I decided to take it apart. It was a tight little package with no screws, and no good place to pry. After a few minute of frustration I hit it with a blunt object and out popped this black plastic piece:

Then I pried out the circuit board.

And at this point I'm kind of at the end of my EE rope. I don't see any obvious shorts sucking current out of my batteries (and my multimeter didn't find any either). I see some transistors, resistors, and caps that are likely the constant current driver circuit for the LEDs (maybe similar to this one, even), and then a blob of epoxy covering something else mysterious but probably benign, and that's about it. No fix, but at least I have some really bright LEDs to play with.

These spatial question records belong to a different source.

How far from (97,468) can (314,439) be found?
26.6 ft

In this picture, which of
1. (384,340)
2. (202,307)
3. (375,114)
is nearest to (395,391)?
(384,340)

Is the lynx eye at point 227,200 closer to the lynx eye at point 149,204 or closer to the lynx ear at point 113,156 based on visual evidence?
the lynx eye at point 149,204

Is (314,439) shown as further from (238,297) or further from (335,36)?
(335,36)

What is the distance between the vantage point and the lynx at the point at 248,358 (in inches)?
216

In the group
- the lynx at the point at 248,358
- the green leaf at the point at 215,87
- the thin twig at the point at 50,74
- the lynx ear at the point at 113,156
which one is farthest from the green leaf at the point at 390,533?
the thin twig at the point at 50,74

If you have any suggestions on how to debug or fix my battery sucking flashlight feel free to chime in down in the comments. If you are from Garrity, I will blog about how amazing it was that you found my blog and how nice you were to send me a new flashlight. :-)

Comments

Victor said…
I've got a light from Petzl for about $40 and it works ok.

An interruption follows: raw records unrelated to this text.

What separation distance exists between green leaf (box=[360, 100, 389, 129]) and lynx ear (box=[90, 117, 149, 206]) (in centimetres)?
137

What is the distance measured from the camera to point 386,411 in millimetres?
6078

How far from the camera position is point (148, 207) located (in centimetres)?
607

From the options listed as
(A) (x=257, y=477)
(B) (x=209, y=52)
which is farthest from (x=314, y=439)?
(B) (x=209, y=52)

No clues to solve your problem, though...
Nolan said…
The resistance of an active circuit is very difficult to measure, and probably impossible to do with a handheld DMM. It's still good to look for shorts that way though :)

When DMM's measure resistance, they turn on a very low constant current source and then measure the voltage and then use Ohm's law to figure out the resistance. This will cause the active circuit to behave a lot differently than putting a 6V battery on it. And you may get a much different amount of leakage with the batteries than the DMM. Whether your DMM can measure it or not, that is another story. And even if it is low like around 1mA, that would change your calculations to how fast it will drain... I realize this wasn't much help, but it may point you in the right direction.